TASK BRIEF: Pick out every line in the items below that contains the word "fallen", and copy each of those lines in full.

TASK DATA:
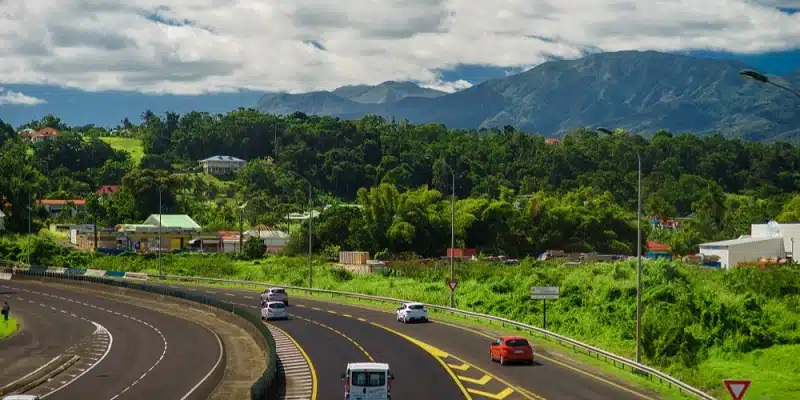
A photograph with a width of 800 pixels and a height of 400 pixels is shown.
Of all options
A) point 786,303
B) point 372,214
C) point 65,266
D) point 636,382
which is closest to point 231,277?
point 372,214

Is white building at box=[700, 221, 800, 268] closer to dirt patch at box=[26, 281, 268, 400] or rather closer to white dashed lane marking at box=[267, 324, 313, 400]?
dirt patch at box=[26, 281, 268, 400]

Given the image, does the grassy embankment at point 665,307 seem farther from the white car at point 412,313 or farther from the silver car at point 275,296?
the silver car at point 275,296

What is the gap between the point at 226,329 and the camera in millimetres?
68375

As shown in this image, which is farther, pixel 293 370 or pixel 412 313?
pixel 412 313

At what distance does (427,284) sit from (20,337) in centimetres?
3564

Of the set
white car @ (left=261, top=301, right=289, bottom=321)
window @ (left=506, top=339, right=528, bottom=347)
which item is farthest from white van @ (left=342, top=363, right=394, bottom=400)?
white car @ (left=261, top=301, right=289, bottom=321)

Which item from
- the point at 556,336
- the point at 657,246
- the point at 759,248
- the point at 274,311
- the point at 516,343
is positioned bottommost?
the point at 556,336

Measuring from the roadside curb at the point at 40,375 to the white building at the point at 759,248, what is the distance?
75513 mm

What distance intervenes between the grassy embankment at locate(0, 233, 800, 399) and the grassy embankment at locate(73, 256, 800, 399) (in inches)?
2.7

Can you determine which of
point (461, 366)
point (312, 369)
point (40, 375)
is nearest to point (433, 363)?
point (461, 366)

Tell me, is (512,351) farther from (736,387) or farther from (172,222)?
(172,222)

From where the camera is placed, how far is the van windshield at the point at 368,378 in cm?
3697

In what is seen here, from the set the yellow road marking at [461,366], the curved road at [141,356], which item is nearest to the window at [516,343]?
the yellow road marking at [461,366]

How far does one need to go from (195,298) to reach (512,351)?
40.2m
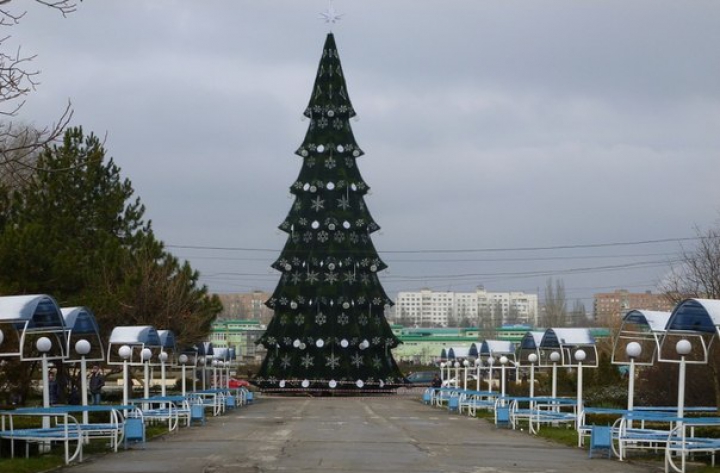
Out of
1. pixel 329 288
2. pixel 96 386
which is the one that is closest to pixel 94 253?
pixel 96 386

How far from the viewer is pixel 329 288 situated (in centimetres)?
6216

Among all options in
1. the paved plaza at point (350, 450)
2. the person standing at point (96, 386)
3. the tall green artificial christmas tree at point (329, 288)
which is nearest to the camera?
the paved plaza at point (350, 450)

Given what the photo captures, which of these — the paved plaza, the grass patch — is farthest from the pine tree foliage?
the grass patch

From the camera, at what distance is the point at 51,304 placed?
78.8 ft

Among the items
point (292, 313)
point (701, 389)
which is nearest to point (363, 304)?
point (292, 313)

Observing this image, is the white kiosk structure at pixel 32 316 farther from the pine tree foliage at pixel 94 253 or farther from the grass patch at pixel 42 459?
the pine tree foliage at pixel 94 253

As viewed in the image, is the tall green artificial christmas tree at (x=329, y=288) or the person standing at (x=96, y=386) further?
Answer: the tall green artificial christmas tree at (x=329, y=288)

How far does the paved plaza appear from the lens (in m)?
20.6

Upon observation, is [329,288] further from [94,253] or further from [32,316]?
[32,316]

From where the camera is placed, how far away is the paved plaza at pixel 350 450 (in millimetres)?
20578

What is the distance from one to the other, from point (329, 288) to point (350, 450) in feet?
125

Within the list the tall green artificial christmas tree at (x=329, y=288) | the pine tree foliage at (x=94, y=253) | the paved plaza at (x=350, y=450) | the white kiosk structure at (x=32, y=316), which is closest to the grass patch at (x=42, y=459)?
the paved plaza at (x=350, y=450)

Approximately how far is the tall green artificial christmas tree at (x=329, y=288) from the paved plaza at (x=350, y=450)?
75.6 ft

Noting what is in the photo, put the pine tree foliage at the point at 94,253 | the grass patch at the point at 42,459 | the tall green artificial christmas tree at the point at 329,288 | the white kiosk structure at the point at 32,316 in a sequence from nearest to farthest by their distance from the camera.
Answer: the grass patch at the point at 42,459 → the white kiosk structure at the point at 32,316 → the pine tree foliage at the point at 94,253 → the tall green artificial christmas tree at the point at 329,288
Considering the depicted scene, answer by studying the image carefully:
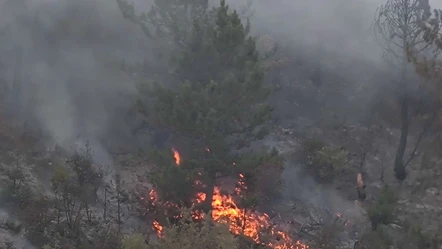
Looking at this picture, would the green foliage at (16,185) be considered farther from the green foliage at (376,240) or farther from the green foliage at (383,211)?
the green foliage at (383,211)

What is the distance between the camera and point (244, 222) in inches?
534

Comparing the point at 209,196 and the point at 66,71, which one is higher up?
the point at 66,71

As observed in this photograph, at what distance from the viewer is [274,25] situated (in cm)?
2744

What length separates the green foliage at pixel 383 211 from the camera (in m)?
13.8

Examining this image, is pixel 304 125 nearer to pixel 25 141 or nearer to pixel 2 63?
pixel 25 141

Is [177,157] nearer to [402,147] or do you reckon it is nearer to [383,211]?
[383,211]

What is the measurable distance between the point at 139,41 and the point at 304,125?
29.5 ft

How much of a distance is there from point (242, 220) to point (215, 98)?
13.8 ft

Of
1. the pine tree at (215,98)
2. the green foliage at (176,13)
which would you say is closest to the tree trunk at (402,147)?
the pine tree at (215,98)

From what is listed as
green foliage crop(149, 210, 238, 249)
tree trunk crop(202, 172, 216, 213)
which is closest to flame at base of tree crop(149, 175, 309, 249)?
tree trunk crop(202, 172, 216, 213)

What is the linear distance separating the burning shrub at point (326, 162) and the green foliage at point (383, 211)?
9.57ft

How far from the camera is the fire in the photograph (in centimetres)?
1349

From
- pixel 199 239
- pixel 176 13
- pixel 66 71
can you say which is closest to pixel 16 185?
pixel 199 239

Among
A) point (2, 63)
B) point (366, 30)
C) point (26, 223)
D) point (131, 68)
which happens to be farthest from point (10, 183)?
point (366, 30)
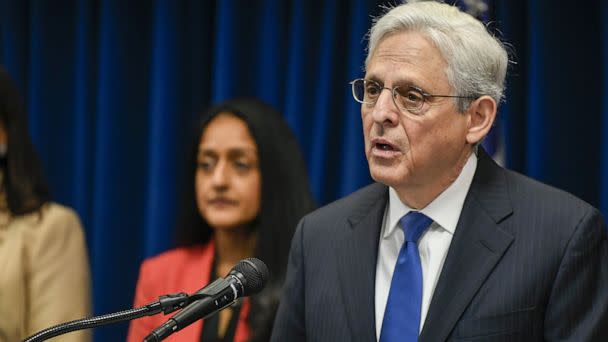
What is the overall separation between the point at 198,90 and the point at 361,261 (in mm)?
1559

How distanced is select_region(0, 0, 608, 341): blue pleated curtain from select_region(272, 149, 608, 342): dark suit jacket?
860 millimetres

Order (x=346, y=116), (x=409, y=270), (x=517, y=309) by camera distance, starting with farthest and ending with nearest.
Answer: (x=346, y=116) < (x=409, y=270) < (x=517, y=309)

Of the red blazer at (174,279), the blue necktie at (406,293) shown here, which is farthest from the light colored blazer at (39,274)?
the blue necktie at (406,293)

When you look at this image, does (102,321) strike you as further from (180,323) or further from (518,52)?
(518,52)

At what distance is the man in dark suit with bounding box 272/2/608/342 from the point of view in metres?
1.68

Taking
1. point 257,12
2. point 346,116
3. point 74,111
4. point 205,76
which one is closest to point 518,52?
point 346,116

--

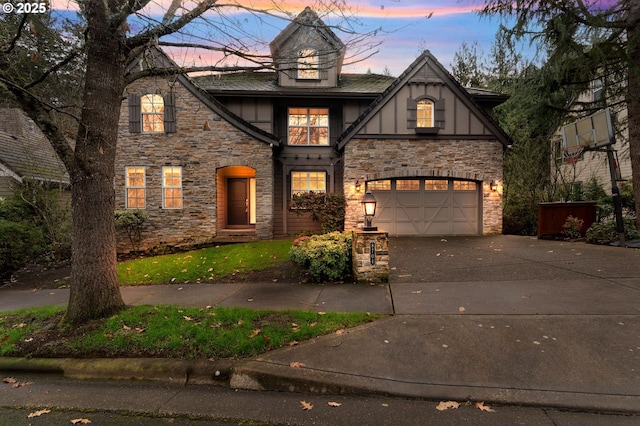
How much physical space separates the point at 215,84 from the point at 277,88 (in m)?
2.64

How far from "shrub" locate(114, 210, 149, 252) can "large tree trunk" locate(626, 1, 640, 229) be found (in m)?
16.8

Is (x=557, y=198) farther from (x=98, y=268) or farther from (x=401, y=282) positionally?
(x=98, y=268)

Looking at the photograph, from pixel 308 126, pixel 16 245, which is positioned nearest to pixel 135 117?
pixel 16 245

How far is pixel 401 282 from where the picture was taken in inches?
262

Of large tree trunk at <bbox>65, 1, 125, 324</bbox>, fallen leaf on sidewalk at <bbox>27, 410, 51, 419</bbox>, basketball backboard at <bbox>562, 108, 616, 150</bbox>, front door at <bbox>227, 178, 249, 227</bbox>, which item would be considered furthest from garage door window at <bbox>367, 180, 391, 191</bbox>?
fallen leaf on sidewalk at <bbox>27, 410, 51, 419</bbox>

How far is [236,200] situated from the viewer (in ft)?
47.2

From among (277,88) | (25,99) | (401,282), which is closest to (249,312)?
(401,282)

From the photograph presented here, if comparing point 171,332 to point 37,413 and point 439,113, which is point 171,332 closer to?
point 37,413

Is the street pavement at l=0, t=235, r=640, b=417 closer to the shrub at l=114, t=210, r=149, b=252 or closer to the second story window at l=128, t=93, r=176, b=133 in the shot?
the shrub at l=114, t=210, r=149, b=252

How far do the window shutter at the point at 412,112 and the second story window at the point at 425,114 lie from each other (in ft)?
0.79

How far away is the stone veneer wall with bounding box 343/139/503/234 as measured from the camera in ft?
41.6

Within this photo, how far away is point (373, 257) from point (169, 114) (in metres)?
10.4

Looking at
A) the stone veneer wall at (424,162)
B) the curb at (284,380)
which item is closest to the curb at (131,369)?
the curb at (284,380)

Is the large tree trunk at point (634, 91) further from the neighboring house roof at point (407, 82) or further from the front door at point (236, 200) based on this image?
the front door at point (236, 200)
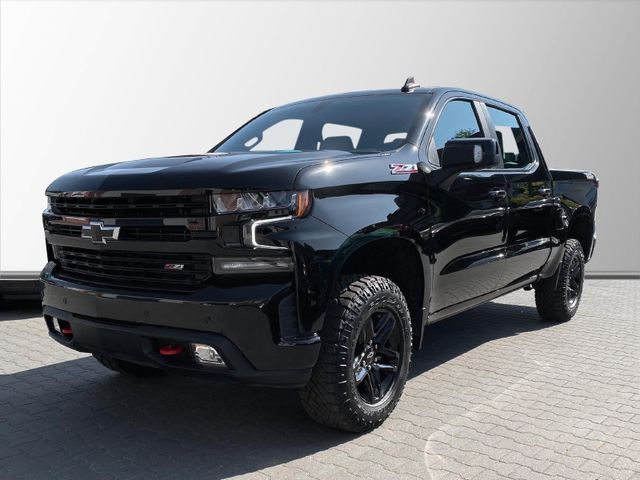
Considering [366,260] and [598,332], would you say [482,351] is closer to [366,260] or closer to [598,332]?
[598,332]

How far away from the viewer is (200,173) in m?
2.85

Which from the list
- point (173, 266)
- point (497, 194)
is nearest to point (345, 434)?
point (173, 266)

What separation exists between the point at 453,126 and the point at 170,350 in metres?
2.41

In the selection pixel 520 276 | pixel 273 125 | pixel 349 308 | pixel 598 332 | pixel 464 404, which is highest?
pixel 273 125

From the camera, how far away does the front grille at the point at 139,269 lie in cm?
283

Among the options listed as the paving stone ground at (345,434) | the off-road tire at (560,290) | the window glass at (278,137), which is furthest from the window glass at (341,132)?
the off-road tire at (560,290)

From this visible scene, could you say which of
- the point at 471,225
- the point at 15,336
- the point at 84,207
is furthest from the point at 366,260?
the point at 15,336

---

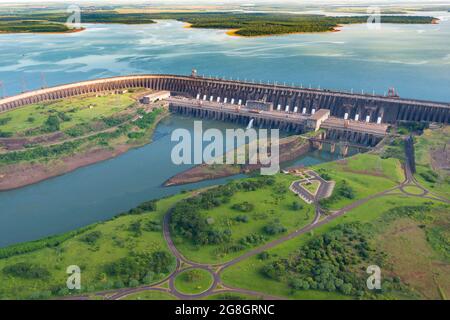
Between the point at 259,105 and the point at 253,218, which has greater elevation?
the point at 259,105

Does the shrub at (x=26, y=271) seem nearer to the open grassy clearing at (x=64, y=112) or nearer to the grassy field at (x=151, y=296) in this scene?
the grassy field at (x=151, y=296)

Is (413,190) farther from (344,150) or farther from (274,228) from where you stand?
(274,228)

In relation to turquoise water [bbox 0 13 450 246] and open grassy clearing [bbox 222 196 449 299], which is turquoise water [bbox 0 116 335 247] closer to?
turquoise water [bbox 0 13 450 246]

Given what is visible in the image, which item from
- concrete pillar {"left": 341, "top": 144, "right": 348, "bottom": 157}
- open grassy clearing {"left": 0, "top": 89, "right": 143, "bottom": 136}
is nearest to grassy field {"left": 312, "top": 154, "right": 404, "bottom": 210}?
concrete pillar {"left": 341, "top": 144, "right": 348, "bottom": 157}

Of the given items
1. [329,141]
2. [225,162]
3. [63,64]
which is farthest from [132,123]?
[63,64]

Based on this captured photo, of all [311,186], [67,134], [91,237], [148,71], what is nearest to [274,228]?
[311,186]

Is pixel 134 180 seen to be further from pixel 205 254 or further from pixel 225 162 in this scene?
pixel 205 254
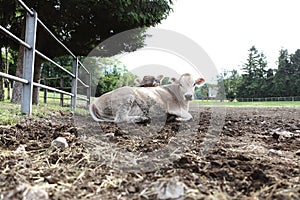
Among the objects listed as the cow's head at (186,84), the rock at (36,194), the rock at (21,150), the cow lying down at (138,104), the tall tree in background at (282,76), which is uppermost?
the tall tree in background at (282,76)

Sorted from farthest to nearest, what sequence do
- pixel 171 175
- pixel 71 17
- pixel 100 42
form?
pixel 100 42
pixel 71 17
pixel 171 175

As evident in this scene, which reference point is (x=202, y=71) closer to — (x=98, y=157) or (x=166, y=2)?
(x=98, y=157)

EXERCISE ANSWER:
Of large tree trunk at <bbox>65, 1, 125, 324</bbox>, fallen leaf on sidewalk at <bbox>27, 410, 51, 419</bbox>, basketball backboard at <bbox>562, 108, 616, 150</bbox>, front door at <bbox>227, 178, 249, 227</bbox>, which item would be considered furthest from garage door window at <bbox>367, 180, 391, 191</bbox>?
fallen leaf on sidewalk at <bbox>27, 410, 51, 419</bbox>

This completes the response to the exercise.